Lürssen’s 68m motoryacht Global (ex Kismet) finished an extensive refit this year, under the project management of Hill Robinson, and the yacht’s captain, Malcolm Jacotine, joined the project halfway through. “Often you don’t have a choice [when there is a change in personnel]. Malcolm joined because he was replacing another captain who left the vessel. And if you have a big refit or project and somebody in a senior position changes halfway through, there’s always the potential for delay or change and that’s never a good thing,” Karl Hartmann, Hill Robinson project manager and on the project management team for Global’s refit, tells The Superyacht Owner.

“However, in Malcolm’s case, he became part of the team immediately. He is an open book and you build up a good relationship where the input from their side is nine out of 10 times super valuable, as with anyone in a senior position in the team,” explains Hartmann.

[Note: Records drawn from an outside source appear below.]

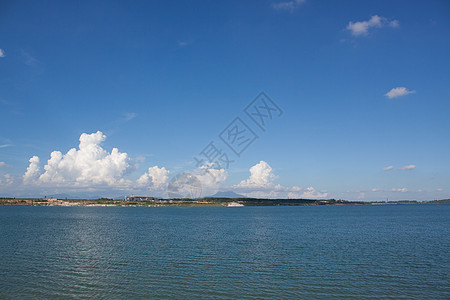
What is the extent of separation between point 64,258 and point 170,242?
20.5 m

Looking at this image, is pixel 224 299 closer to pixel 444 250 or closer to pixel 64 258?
pixel 64 258


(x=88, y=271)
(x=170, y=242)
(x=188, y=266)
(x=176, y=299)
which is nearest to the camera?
(x=176, y=299)

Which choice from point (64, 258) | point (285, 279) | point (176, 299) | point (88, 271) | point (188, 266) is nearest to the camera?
point (176, 299)

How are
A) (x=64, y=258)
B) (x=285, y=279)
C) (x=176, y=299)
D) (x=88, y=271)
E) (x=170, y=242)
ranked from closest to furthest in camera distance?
(x=176, y=299) < (x=285, y=279) < (x=88, y=271) < (x=64, y=258) < (x=170, y=242)

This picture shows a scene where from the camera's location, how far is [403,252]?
4869 centimetres

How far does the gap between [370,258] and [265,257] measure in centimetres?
1628

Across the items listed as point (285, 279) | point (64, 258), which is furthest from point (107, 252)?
point (285, 279)

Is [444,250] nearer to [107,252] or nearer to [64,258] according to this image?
[107,252]

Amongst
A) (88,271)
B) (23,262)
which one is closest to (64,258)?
(23,262)

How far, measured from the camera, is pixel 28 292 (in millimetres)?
28094

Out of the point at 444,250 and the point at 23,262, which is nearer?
the point at 23,262

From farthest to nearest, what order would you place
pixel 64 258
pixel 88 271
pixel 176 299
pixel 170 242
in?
1. pixel 170 242
2. pixel 64 258
3. pixel 88 271
4. pixel 176 299

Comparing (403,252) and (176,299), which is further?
(403,252)

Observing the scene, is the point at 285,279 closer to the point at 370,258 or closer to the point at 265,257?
the point at 265,257
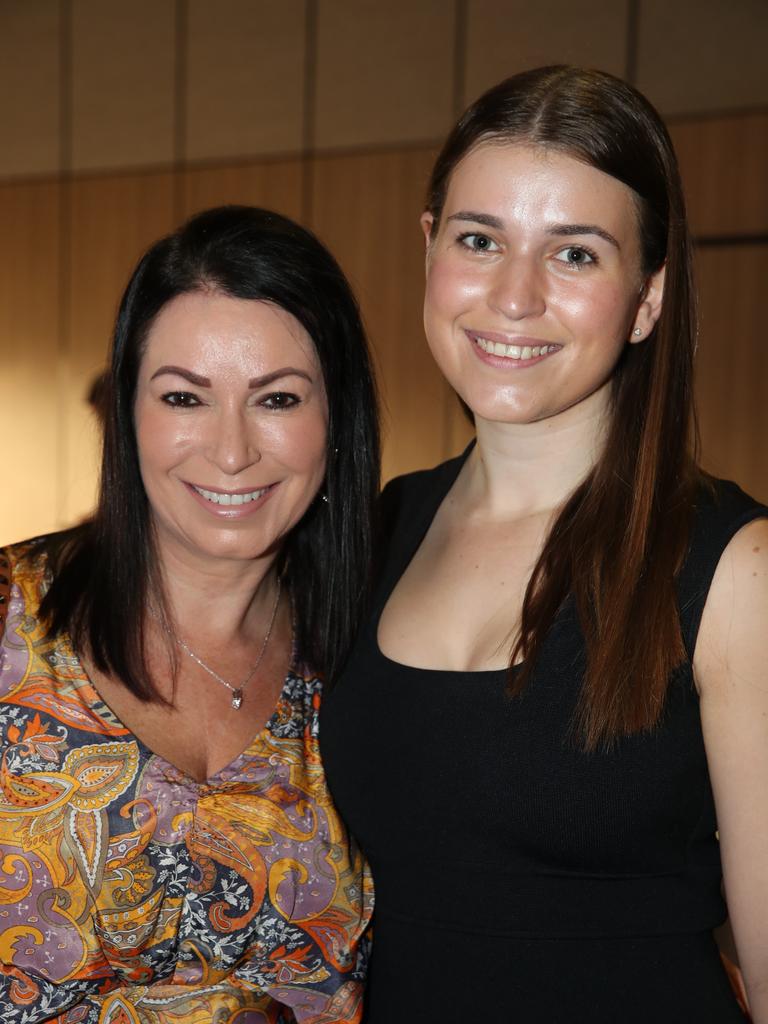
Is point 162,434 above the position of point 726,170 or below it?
below

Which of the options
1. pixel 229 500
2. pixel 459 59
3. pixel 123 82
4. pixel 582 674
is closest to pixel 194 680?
pixel 229 500

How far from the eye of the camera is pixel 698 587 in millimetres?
1521

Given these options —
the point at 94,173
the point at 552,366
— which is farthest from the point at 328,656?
the point at 94,173

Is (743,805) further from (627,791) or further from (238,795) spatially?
(238,795)

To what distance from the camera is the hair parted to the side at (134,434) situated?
1.77 metres

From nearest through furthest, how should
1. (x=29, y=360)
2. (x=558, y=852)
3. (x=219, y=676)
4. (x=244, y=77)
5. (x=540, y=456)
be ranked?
(x=558, y=852), (x=540, y=456), (x=219, y=676), (x=244, y=77), (x=29, y=360)

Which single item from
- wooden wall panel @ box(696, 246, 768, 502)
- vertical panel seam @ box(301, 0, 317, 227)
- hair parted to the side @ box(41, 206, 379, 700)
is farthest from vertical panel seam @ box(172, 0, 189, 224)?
hair parted to the side @ box(41, 206, 379, 700)

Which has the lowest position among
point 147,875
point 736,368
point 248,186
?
point 147,875

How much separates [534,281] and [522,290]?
0.07 ft

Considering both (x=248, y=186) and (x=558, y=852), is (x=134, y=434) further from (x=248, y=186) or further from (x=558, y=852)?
(x=248, y=186)

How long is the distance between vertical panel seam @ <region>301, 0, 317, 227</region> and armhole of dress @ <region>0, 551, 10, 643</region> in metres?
4.76

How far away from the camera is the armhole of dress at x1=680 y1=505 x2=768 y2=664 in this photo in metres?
1.52

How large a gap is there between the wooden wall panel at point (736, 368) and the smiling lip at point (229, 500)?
3.69 m

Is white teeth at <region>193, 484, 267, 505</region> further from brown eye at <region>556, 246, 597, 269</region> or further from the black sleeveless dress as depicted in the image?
brown eye at <region>556, 246, 597, 269</region>
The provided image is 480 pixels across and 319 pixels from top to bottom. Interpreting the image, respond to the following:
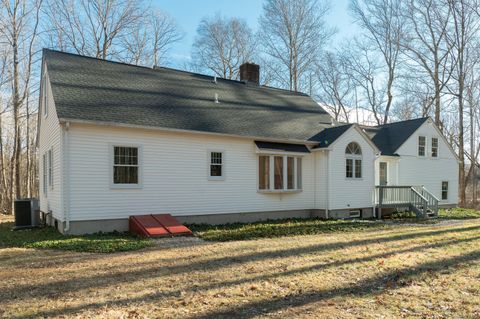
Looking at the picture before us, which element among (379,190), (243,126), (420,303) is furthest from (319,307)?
(379,190)

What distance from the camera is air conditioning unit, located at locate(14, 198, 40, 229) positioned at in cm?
1373

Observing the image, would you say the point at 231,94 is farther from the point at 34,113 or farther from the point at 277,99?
the point at 34,113

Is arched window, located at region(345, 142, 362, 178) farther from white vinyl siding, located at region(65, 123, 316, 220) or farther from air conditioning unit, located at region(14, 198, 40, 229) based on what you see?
air conditioning unit, located at region(14, 198, 40, 229)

Captain Jacotine joined the project with a wealth of shipyard experience behind him and, with much of the work already underway and having been decided upon by the owner’s team, this meant the captain could get on with the operational planning for the yacht upon delivery. “When he joined the vessel he had to set up his own procedures, ways of working, and he needed to do a lot of work on getting his team together for the operational side. Because we took all the refit handling and managing on, which is part of our job, he had time to focus on things things and get ready for the season,” Hartmann explains.


Lürssen 68m Global after her refit

“As anyone who has been involved with a major refit knows, it is the preparatory work and ongoing management that is the key to success, and this had all been carefully handled and executed by a team from Hill Robinson,” Captian Jacotine tells The Superyacht Owner. “For me this was a great experience as it meant I could focus more time and energy on the operational and financial aspects of running the yacht, rather than being involved in the daily details of project management.”

Of course, in most cases it is preferable to undergo minimal changes in the team throughout a refit, but when the change means added experience joining an already well-founded team, it doesn’t have to be a challenging experience. For some, that fresh set of eyes and existing preparation can mean an even more successful refit.